São regras básicas da Cruz Vermelha:

Os ataques têm de ser limitados aos combatentes
e aos objectivos militares.
Os
civis não podem ser alvo de ataques;
As estruturas civis não podem ser atacadas (casas, escolas, hospitais, igrejas, monumentos históricos);
É proibido utilizar civis para proteger
objectivos militares;
É proibido aos
combatentes disfarçarem-se de civis;
É proibido utilizar a fome nos civis como método de combate;
É proibido atacar os objectos indispensáveis à sobrevivência da população civil (alimentos, terrenos para cultivo, água potável);
É proibido atacar barragens, centrais nucleares e diques se tais ataques causarem baixas entre a população civil.

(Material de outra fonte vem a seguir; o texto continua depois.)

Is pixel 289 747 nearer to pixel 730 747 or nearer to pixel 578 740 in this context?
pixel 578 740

São proibidos ataques ou armas que atinjam indiscriminadamente pessoas e
objectos civis e militares causando sofrimento excessivo.
São proibidas armas específicas - químicas, biológicas, laser e anti-pessoais que causem cegueira, feridas por fragmentos não detectáveis a raios X, envenenamentos, etc;
É proibido ameaçar a sobrevivência das populações.

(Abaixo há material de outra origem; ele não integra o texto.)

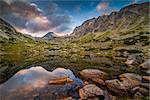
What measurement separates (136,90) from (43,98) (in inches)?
341

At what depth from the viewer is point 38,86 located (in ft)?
70.2

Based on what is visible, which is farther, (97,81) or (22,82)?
(22,82)

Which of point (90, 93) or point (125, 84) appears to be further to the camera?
point (125, 84)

Civis, combatentes, feridos e presos têm de ser poupados e tratados humanamente.
Ninguém pode ser sujeito a tortura física ou mental, punição corporal ou tratamento cruel ou degradante;
É proibida a violência sexual;
As partes do conflito têm que assistir e tratar os inimigos feridos e doentes que estão em seu poder;
É proibido matar ou ferir um inimigo que se esteja a render ou
fora de combate;
Os presos têm direito ao respeito e têm que ser tratados de maneira humana;
É proibido fazer reféns;
É proibido obrigar a população civil a deslocar-se;
A chamada "limpeza étnica" está proibida;
As pessoas nas mãos do inimigo têm a possibilidade de trocar mensagens com as suas famílias e de receber assistência humanitária (alimentos, cuidados médicos, assistência psicológica, etc.);
Grupos vulneráveis, como mulheres grávidas e mães que amamentam, crianças não acompanhadas, velhos, etc., têm que receber uma protecção especial;
As crianças com menos de 15 anos não podem ser recrutadas como
combatentes;
Todos têm direito a um processo justo (tribunal imparcial, procedimento regular, etc.). A punição colectiva está proibida.

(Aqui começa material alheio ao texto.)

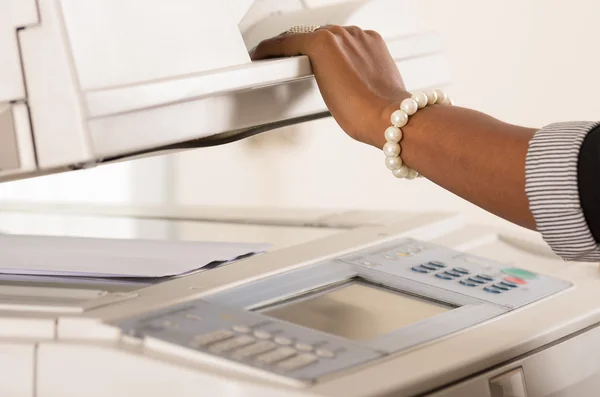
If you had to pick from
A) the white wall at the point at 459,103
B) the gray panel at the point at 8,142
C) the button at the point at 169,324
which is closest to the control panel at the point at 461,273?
the button at the point at 169,324

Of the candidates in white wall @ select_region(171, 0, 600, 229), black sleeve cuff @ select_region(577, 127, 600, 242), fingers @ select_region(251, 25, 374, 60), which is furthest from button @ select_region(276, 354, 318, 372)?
white wall @ select_region(171, 0, 600, 229)

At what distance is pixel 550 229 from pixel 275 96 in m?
0.29

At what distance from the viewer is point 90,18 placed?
0.63 meters

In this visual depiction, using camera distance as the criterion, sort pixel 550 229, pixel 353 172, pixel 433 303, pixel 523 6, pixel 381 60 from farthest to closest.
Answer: pixel 353 172, pixel 523 6, pixel 381 60, pixel 433 303, pixel 550 229

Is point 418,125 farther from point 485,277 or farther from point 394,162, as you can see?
point 485,277

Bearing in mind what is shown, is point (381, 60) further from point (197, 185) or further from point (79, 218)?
point (197, 185)

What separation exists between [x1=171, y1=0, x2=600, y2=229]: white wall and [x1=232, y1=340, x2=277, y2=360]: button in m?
0.97

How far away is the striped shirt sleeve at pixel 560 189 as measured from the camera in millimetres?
576

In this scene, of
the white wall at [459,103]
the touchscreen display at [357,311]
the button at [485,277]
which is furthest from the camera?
the white wall at [459,103]

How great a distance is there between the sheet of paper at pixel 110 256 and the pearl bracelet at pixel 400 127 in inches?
7.1

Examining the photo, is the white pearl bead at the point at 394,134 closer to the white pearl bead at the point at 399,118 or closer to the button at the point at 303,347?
the white pearl bead at the point at 399,118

O pessoal médico e as estruturas sanitárias (hospitais, clínicas, ambulâncias, etc.) têm que ser respeitadas e protegidas, recebendo toda a ajuda possível para a realização das suas missões.
O emblema da Cruz Vermelha e do Crescente Vermelho simboliza a protecção do pessoal médico e das instalações. Ataques a pessoas ou objectos mostrando o emblema são proibidos.
É também proibido utilizar o emblema indevidamente; unidades médicas e transportes não podem ser utilizados para perpetrar actos ofensivos contra o inimigo.
A prioridade no tratamento do ferido ou do doente obedece unicamente a regras médicas.